Supplied passage
▬▬▬

# Calligraphy pen kit help



## NittanyLion (Aug 18, 2014)

I need options on a calligraphy pen with an ink cartridge.  I have someone who wants one.....the only option I see is the 5mm calligraphy nib from CSUsA paired with the Jr. Gent(or similar).

She does not want a dip pen.  Any other options?  Has anyone used this nib?  Thoughts on it if you have?


----------



## duncsuss (Aug 18, 2014)

I've used the Nemosine 0.8mm calligraphic nib from xFountainPens.com but it's a #6 nib. (I think the Jr Gent only takes a #5 nib, but could be wrong on that.)

xFountainPens.com also sell sets of Knox nibs that include obliques, but again I think they are #6. They have an 'customer service chat' on the website, I found them helpful when I had a few questions.


----------



## Sylvanite (Aug 19, 2014)

I made my Wand Pen using an Osmiroid front section.  It's a calligraphy nib that takes a standard fountain pen cartridge or converter.

I hope that helps,
Eric


----------



## duncsuss (Aug 19, 2014)

One thing I forgot to ask -- what exactly does your friend mean by "calligraphy"?

To some people, it means "italic script" -- to others it means "copperplate script". The nib requirements for them are quite different (square cut oblique versus fine point flexible.)

My earlier comment was based on nibs for "italic script". (I've never done flex nibs.)


----------



## wood-of-1kind (Aug 19, 2014)

I did a custom job for one of my customers using this very same nib from CSUSA. She likes the way it writes. I used it on a Baron kit.


----------



## NittanyLion (Aug 19, 2014)

duncsuss said:


> One thing I forgot to ask -- what exactly does your friend mean by "calligraphy"?
> 
> To some people, it means "italic script" -- to others it means "copperplate script". The nib requirements for them are quite different (square cut oblique versus fine point flexible.)
> 
> My earlier comment was based on nibs for "italic script". (I've never done flex nibs.)




Good point...I better clarify.  Thanks!


----------

▬▬▬

Recorded information

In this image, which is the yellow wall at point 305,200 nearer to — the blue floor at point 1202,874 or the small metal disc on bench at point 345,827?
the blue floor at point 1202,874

▬▬▬

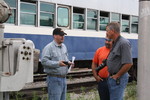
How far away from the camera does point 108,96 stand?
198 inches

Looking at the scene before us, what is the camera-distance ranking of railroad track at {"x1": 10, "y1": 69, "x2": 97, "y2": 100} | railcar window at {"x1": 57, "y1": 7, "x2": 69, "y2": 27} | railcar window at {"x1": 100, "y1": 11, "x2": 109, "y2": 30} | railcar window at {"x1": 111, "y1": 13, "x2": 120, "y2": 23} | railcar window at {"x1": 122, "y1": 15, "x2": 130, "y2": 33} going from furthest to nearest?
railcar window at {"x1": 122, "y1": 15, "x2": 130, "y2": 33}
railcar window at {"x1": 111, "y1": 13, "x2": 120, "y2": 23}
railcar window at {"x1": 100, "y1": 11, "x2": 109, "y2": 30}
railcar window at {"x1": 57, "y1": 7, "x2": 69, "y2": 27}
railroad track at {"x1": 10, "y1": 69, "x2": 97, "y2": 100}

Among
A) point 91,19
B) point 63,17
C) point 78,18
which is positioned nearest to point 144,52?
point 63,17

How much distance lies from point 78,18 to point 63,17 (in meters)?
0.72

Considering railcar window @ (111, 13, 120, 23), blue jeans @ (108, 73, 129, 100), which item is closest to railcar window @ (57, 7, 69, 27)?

▬▬▬

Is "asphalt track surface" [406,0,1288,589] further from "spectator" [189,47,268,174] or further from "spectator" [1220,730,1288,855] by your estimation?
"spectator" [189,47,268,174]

▬▬▬

Work to do
a – In the calligraphy pen thread, on which pen kit did wood-of-1kind use the CSUSA nib?
b – Copy out the calligraphy pen thread starting with "xFountainPens.com also sell" and going on through "Sylvanite (Aug 19, 2014)".

Exercise responses
a – A Baron kit.

b –
xFountainPens.com also sell sets of Knox nibs that include obliques, but again I think they are #6. They have an 'customer service chat' on the website, I found them helpful when I had a few questions.


----------



## Sylvanite (Aug 19, 2014)